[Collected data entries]

********

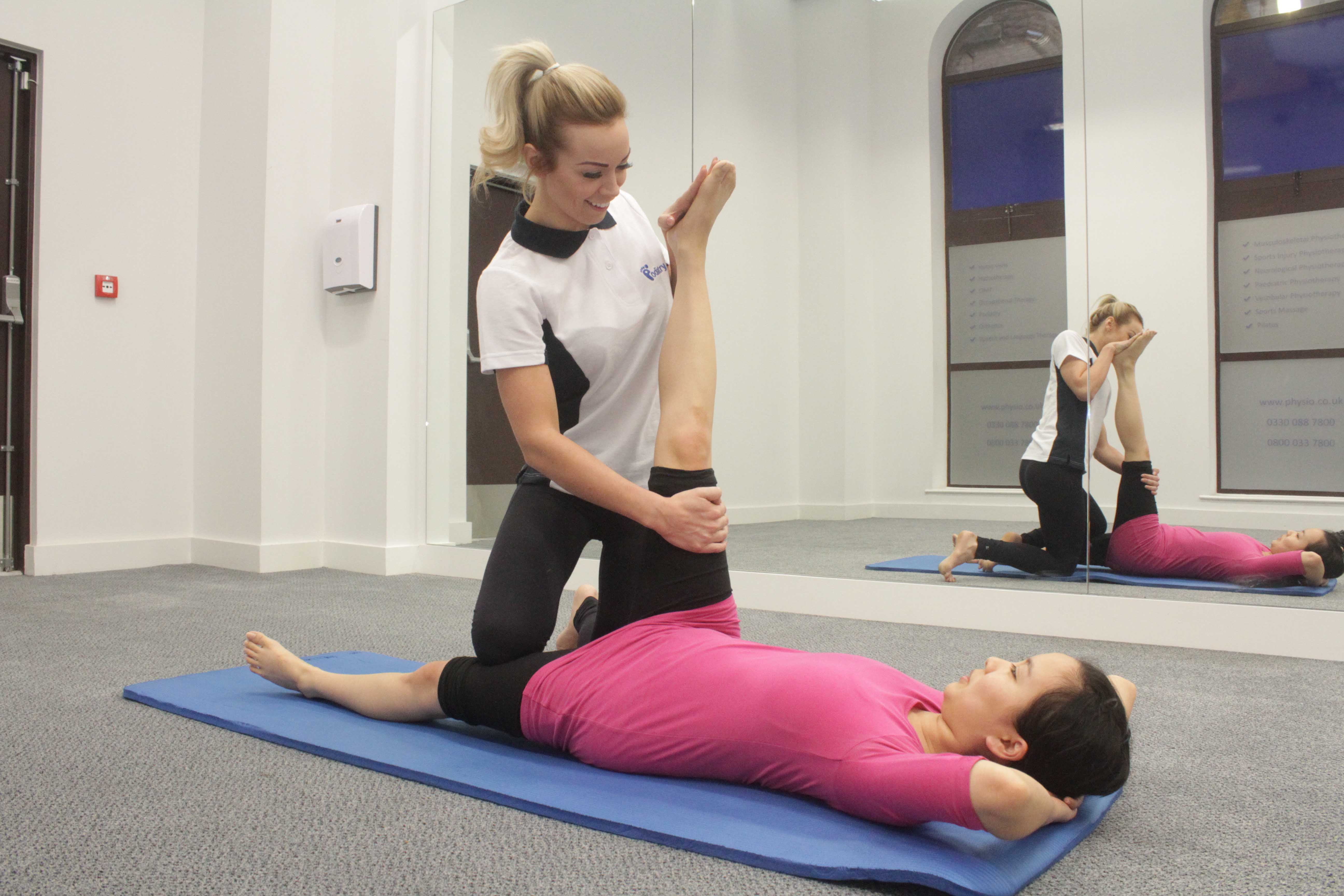 Stengthening exercises under close supervision of paediatric physiotherapist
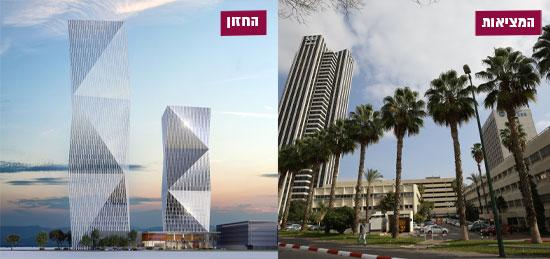 קריית עתידים - היום והתכנון / צילום: אלון רון, הדמייה: משה צור אדריכלים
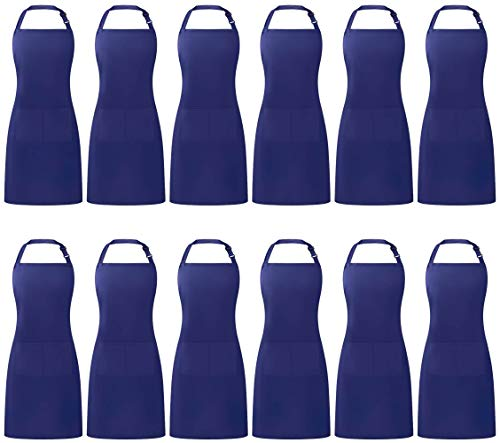 Puroma Adjustable Bib Apron Waterdrop Resistant with 2 Pockets, Unisex Cooking Kitchen Aprons for Chef Couple BBQ Painting (Blue, 12)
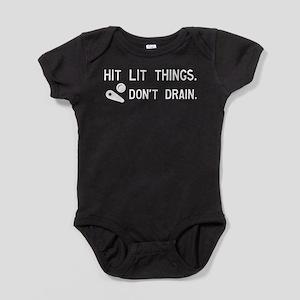 Pinball Don't Drain Humorous Baby Bodysuit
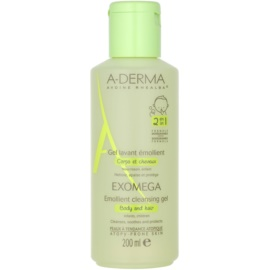 A-Derma Exomega Softening Cleansing Gel for Body and Hair For Kids  200 ml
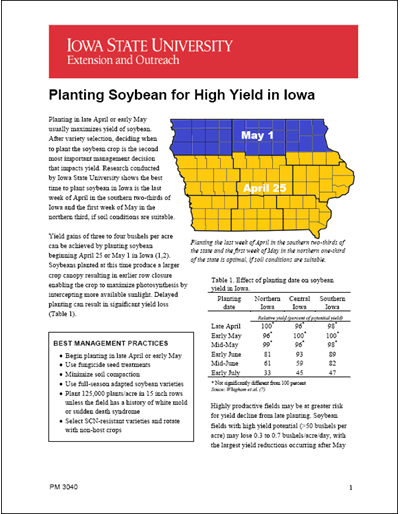 Planting Soybean for High Yield in Iowa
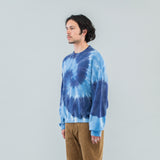 TIE DYE TWISTED SWEAT - CIRCLE NAVY BLUE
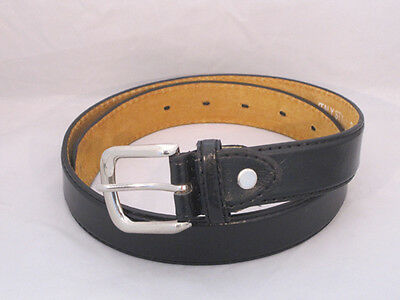 Kids Small Boys Belt Black New Rare Leather Small Size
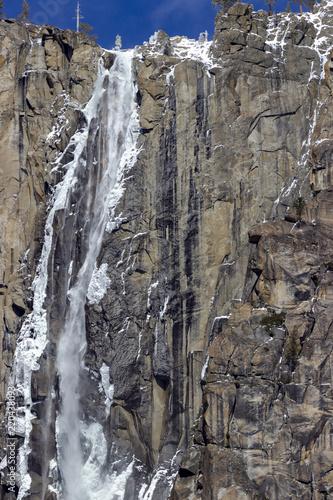Waterfall in Yosemite - 220438093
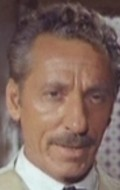 Actor Barta Barri, filmography.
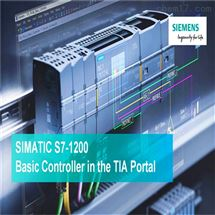 6ES7290-6AA30-0XA0西门子S7-1200 模块扩展电缆
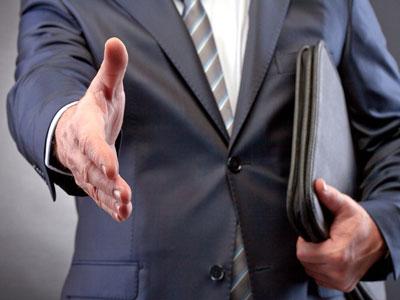 Los Mejores Abogados Expertos en Demandas de Acuerdos en Casos de Compensación Laboral, Pago Adelantado Alhambra California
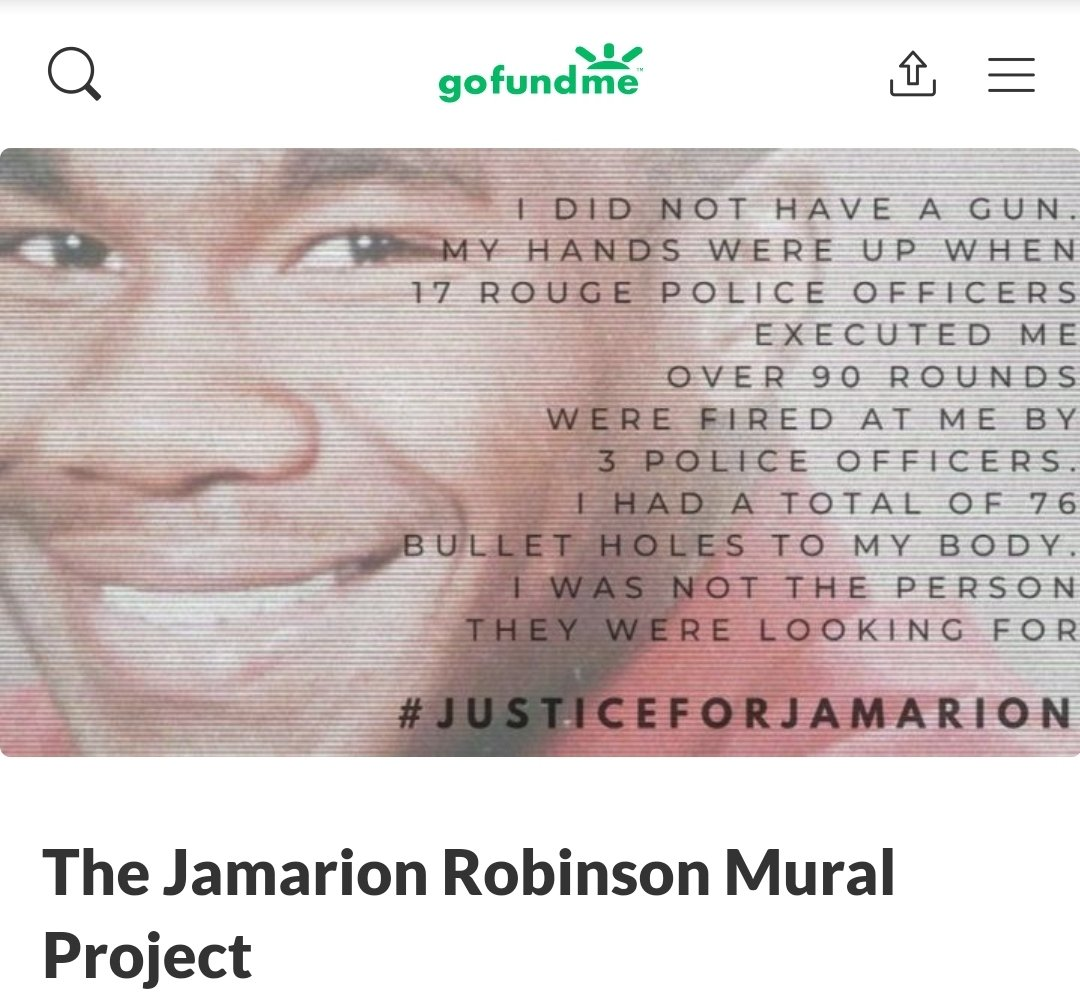 FUNDRAISER LAUNCH 📣Please share widely📣 Support this demand for visibility and accountability by participating. Contributions will go towards mural supplies and to compensate all artists for their time, commitment and labour. #atlantaprotest #jamarionrobinson https://t.co/AdMVCH6t3b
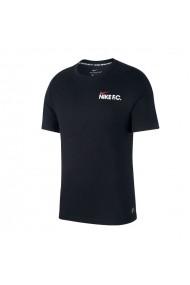 Tricou pentru barbati Nike  F.C. Back Sponsor M AJ7660-010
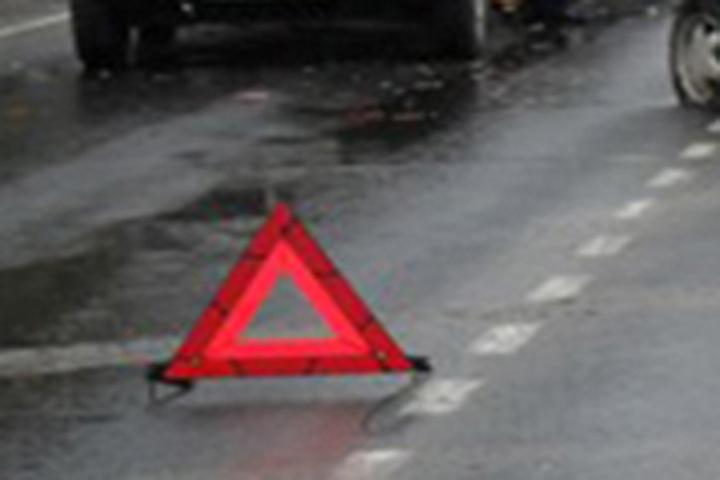 ВБрянске шофёр грузового автомобиля сбил пенсионерку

********

- _Task details_
Print, without pictures, exactly the lines from the one containing "Waterfall in Yosemite - 220438093" through the final line of the records above.

- _Task response_
Waterfall in Yosemite - 220438093
 Actor Barta Barri, filmography.
 6ES7290-6AA30-0XA0西门子S7-1200 模块扩展电缆
 Los Mejores Abogados Expertos en Demandas de Acuerdos en Casos de Compensación Laboral, Pago Adelantado Alhambra California
 FUNDRAISER LAUNCH 📣Please share widely📣 Support this demand for visibility and accountability by participating. Contributions will go towards mural supplies and to compensate all artists for their time, commitment and labour. #atlantaprotest #jamarionrobinson https://t.co/AdMVCH6t3b
 Tricou pentru barbati Nike  F.C. Back Sponsor M AJ7660-010
 ВБрянске шофёр грузового автомобиля сбил пенсионерку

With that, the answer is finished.